PROBLEM TO WORK ON =
Transcribe the records below from the first line to the line that includes "Добро пожаловать на", inclusive, and omit the pictures.

════

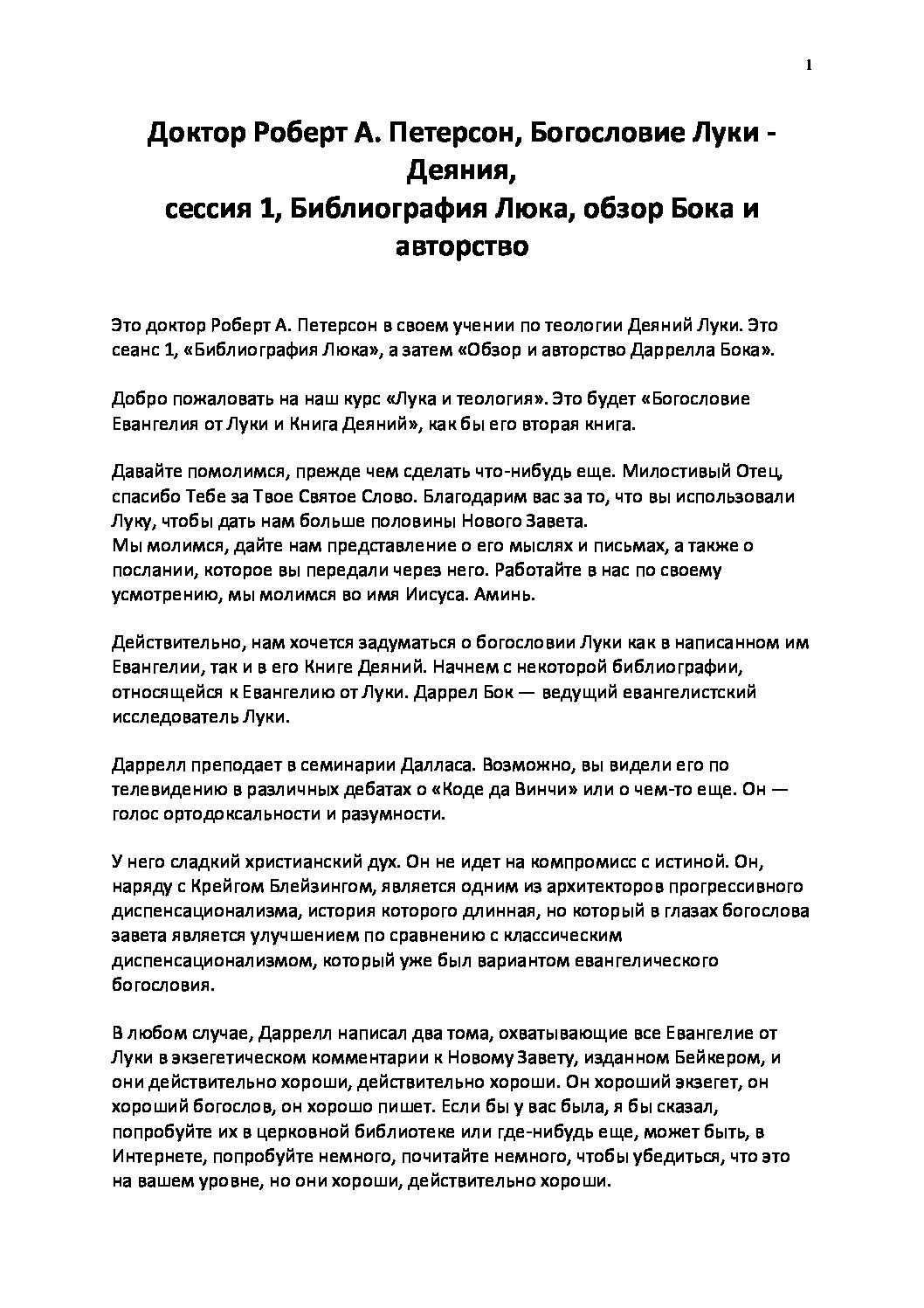 1

Доктор Роберт А. Петерсон, Богословие Луки - Деяния,
сессия 1, Библиография Люка, обзор Бока и авторство

Это доктор Роберт А. Петерсон в своем учении по теологии Деяний Луки. Это сеанс 1, «Библиография Люка», а затем «Обзор и авторство Даррелла Бока».

Добро пожаловать на наш курс «Лука и теология». Это будет «Богословие Евангелия от Луки и Книга Деяний», как бы его вторая книга.

Давайте помолимся, прежде чем сделать что-нибудь еще. Милостивый Отец, спасибо Тебе за Твое Святое Слово. Благодарим вас за то, что вы использовали Луку, чтобы дать нам больше половины Нового Завета.
Мы молимся, дайте нам представление о его мыслях и письмах, а также о послании, которое вы передали через него. Работайте в нас по своему усмотрению, мы молимся во имя Иисуса. Аминь.

Действительно, нам хочется задуматься о богословии Луки как в написанном им Евангелии, так и в его Книге Деяний. Начнем с некоторой библиографии, относящейся к Евангелию от Луки. Даррел Бок — ведущий евангелистский исследователь Луки.

Даррелл преподает в семинарии Далласа. Возможно, вы видели его по телевидению в различных дебатах о «Коде да Винчи» или о чем-то еще. Он — голос ортодоксальности и разумности.

У него сладкий христианский дух. Он не идет на компромисс с истиной. Он, наряду с Крейгом Блейзингом, является одним из архитекторов прогрессивного диспенсационализма, история которого длинная, но который в глазах богослова завета является улучшением по сравнению с классическим диспенсационализмом, который уже был вариантом евангелического богословия.

В любом случае, Даррелл написал два тома, охватывающие все Евангелие от Луки в экзегетическом комментарии к Новому Завету, изданном Бейкером, и они действительно хороши, действительно хороши. Он хороший экзегет, он хороший богослов, он хорошо пишет. Если бы у вас была, я бы сказал, попробуйте их в церковной библиотеке или где-нибудь еще, может быть, в Интернете, попробуйте немного, почитайте немного, чтобы убедиться, что это на вашем уровне, но они хороши, действительно хороши.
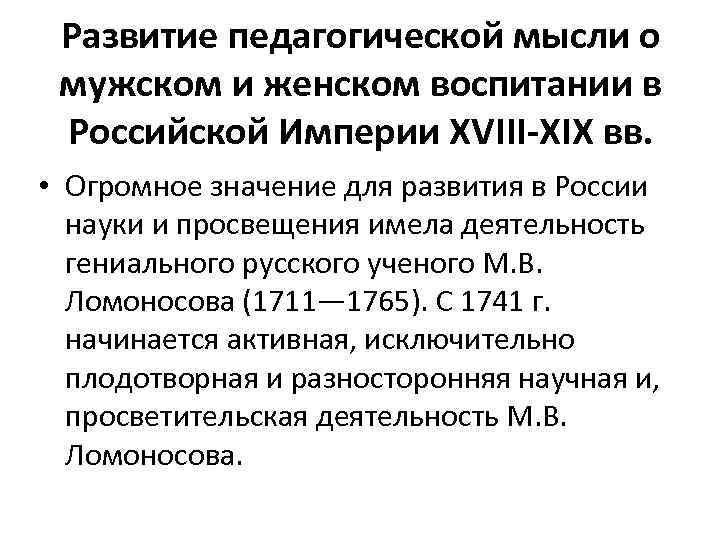 Развитие педагогической мысли о мужском и женском воспитании в Российской Империи XVIII-XIX вв.

• Огромное значение для развития в России науки и просвещения имела деятельность гениального русского ученого М.В. Ломоносова (1711—1765). С 1741 г. начинается активная, исключительно плодотворная и разносторонняя научная и, просветительская деятельность М.В. Ломоносова.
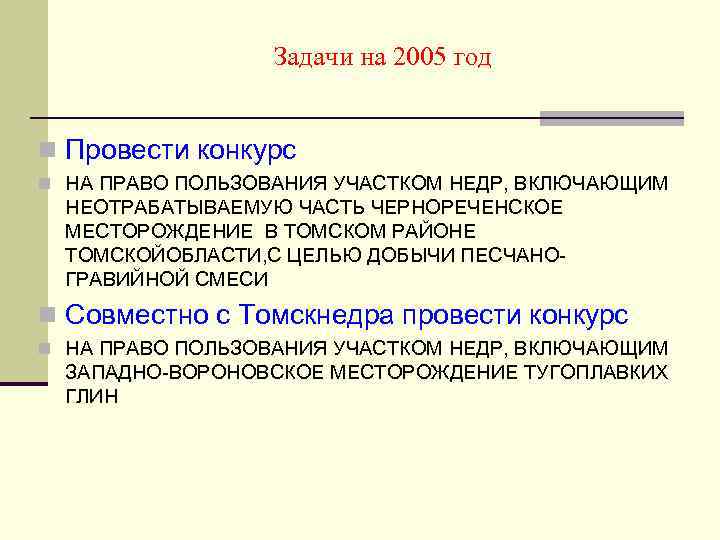 Задачи на 2005 год

Провести конкурс

НА ПРАВО ПОЛЬЗОВАНИЯ УЧАСТКОМ НЕДР, ВКЛЮЧАЮЩИМ НЕОТРАБАТЫВАЕМУЮ ЧАСТЬ ЧЕРНОРЕЧЕНСКОЕ МЕСТОРОЖДЕНИЕ В ТОМСКОМ РАЙОНЕ ТОМСКОЙОБЛАСТИ,С ЦЕЛЬЮ ДОБЫЧИ ПЕСЧАНО-ГРАВИЙНОЙ СМЕСИ

Совместно с Томскнедра провести конкурс

НА ПРАВО ПОЛЬЗОВАНИЯ УЧАСТКОМ НЕДР, ВКЛЮЧАЮЩИМ ЗАПАДНО-ВОРОНОВСКОЕ МЕСТОРОЖДЕНИЕ ТУГОПЛАВКИХ ГЛИН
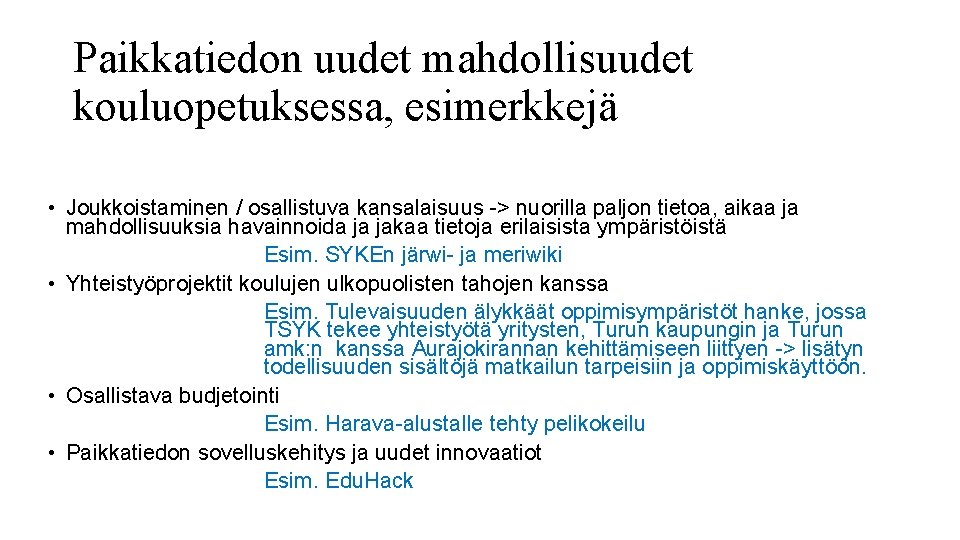 Paikkatiedon uudet mahdollisuudet kouluopetuksessa, esimerkkejä

• Joukkoistaminen / osallistuva kansalaisuus -> nuorilla paljon tietoa, aikaa ja mahdollisuuksia havainnoida ja jakaa tietoja erilaisista ympäristöistä
Esim. SYKEn järwi- ja meriwiki
• Yhteistyöprojektit koulujen ulkopuolisten tahojen kanssa
Esim. Tulevaisuuden älykkäät oppimisympäristöt hanke, jossa TSYK tekee yhteistyötä yritysten, Turun kaupungin ja Turun amk:n kanssa Aurajokirannan kehittämiseen liittyen -> lisätyn todellisuuden sisältöjä matkailun tarpeisiin ja oppimiskäyttöön.
• Osallistava budjetointi
Esim. Harava-alustalle tehty pelikokeilu
• Paikkatiedon sovelluskehitys ja uudet innovaatiot
Esim. EduHack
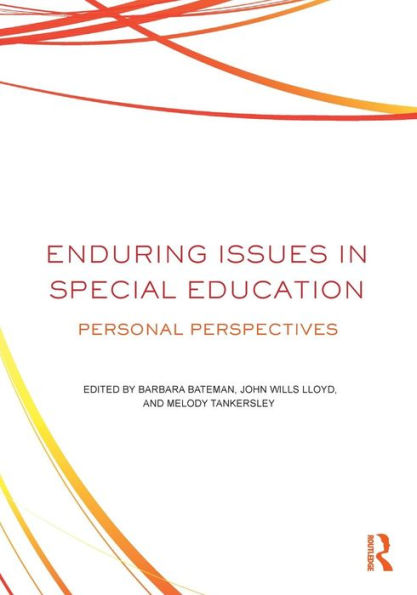 ENDURING ISSUES IN SPECIAL EDUCATION

PERSONAL PERSPECTIVES

EDITED BY BARBARA BATEMAN, JOHN WILLS LLOYD, AND MELODY TANKERSLEY

ROUTLEDGE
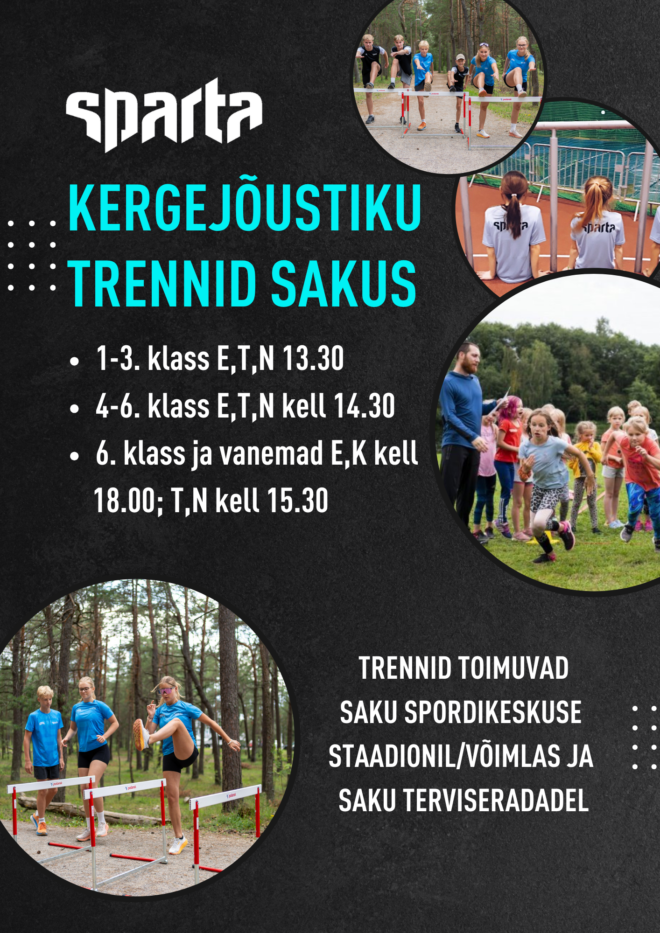 sparta

KERGEJÕUSTIKU TRENNID SAKUS

• 1-3. klass E,T,N 13.30
• 4-6. klass E,T,N kell 14.30
• 6. klass ja vanemad E,K kell 18.00; T,N kell 15.30

TRENNID TOIMUVAD SAKU SPORDIKESKUSE STAADIONIL/VÕIMLAS JA SAKU TERVISERADADEL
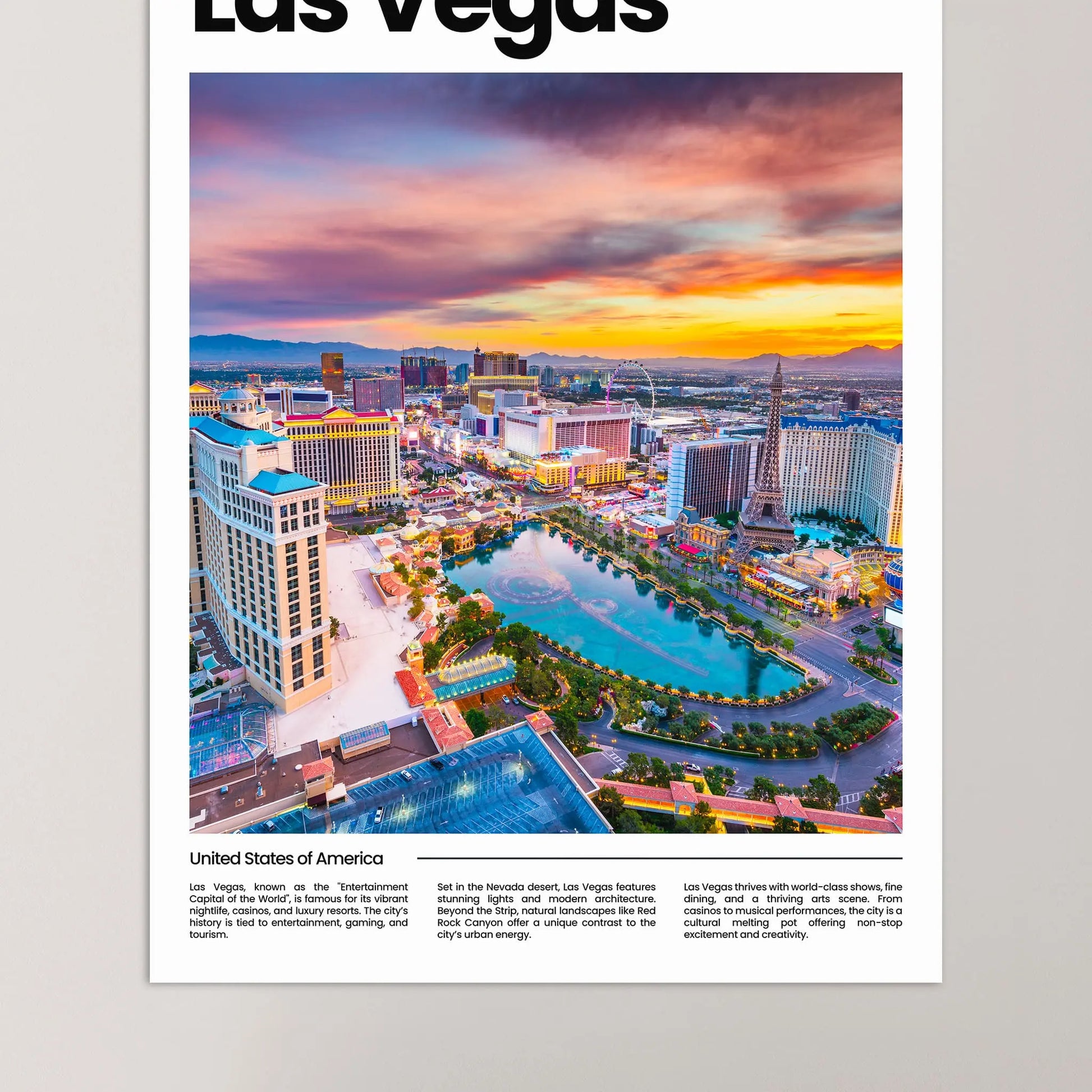 Las Vegas

United States of America

Las Vegas, known as the "Entertainment Capital of the World", is famous for its vibrant nightlife, casinos, and luxury resorts. The city's history is tied to entertainment, gaming, and tourism.

Set in the Nevada desert, Las Vegas features stunning lights and modern architecture. Beyond the Strip, natural landscapes like Red Rock Canyon offer a unique contrast to the city's urban energy.

Las Vegas thrives with world-class shows, fine dining, and a thriving arts scene. From casinos to musical performances, the city is a cultural melting pot offering non-stop excitement and creativity.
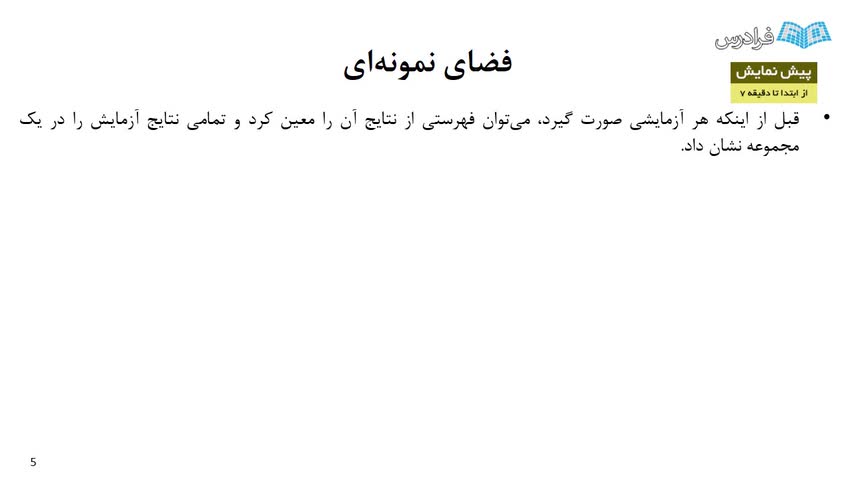 فرادرس

پیش نمایش
از ابتدا تا دقیقه ۷

فضای نمونه‌ای

• قبل از اینکه هر آزمایشی صورت گیرد، می‌توان فهرستی از نتایج آن را معین کرد و تمامی نتایج آزمایش را در یک مجموعه نشان داد.

5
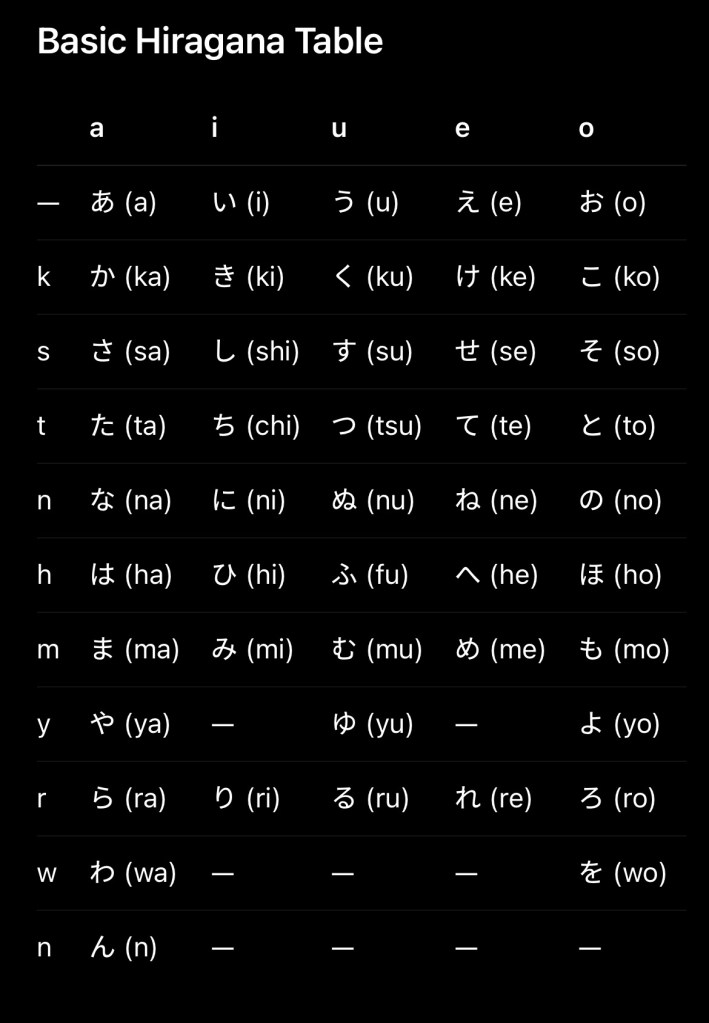 Basic Hiragana Table

| | a | i | u | e | o |
|---|---|---|---|---|---|
| — | あ (a) | い (i) | う (u) | え (e) | お (o) |
| k | か (ka) | き (ki) | く (ku) | け (ke) | こ (ko) |
| s | さ (sa) | し (shi) | す (su) | せ (se) | そ (so) |
| t | た (ta) | ち (chi) | つ (tsu) | て (te) | と (to) |
| n | な (na) | に (ni) | ぬ (nu) | ね (ne) | の (no) |
| h | は (ha) | ひ (hi) | ふ (fu) | へ (he) | ほ (ho) |
| m | ま (ma) | み (mi) | む (mu) | め (me) | も (mo) |
| y | や (ya) | — | ゆ (yu) | — | よ (yo) |
| r | ら (ra) | り (ri) | る (ru) | れ (re) | ろ (ro) |
| w | わ (wa) | — | — | — | を (wo) |
| n | ん (n) | — | — | — | — |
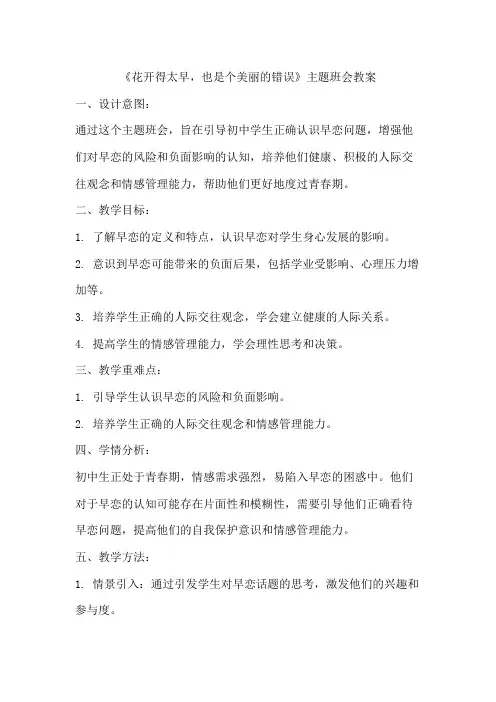 《花开得太早，也是个美丽的错误》主题班会教案

一、设计意图：

通过这个主题班会，旨在引导初中学生正确认识早恋问题，增强他们对早恋的风险和负面影响的认知，培养他们健康、积极的人际交往观念和情感管理能力，帮助他们更好地度过青春期。

二、教学目标：

1. 了解早恋的定义和特点，认识早恋对学生身心发展的影响。

2. 意识到早恋可能带来的负面后果，包括学业受影响、心理压力增加等。

3. 培养学生正确的人际交往观念，学会建立健康的人际关系。

4. 提高学生的情感管理能力，学会理性思考和决策。

三、教学重难点：

1. 引导学生认识早恋的风险和负面影响。

2. 培养学生正确的人际交往观念和情感管理能力。

四、学情分析：

初中生正处于青春期，情感需求强烈，易陷入早恋的困惑中。他们对于早恋的认知可能存在片面性和模糊性，需要引导他们正确看待早恋问题，提高他们的自我保护意识和情感管理能力。

五、教学方法：

1. 情景引入：通过引发学生对早恋话题的思考，激发他们的兴趣和参与度。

════

RESPONSE FOR THIS EXERCISE =
 1

Доктор Роберт А. Петерсон, Богословие Луки - Деяния,
сессия 1, Библиография Люка, обзор Бока и авторство

Это доктор Роберт А. Петерсон в своем учении по теологии Деяний Луки. Это сеанс 1, «Библиография Люка», а затем «Обзор и авторство Даррелла Бока».

Добро пожаловать на наш курс «Лука и теология». Это будет «Богословие Евангелия от Луки и Книга Деяний», как бы его вторая книга.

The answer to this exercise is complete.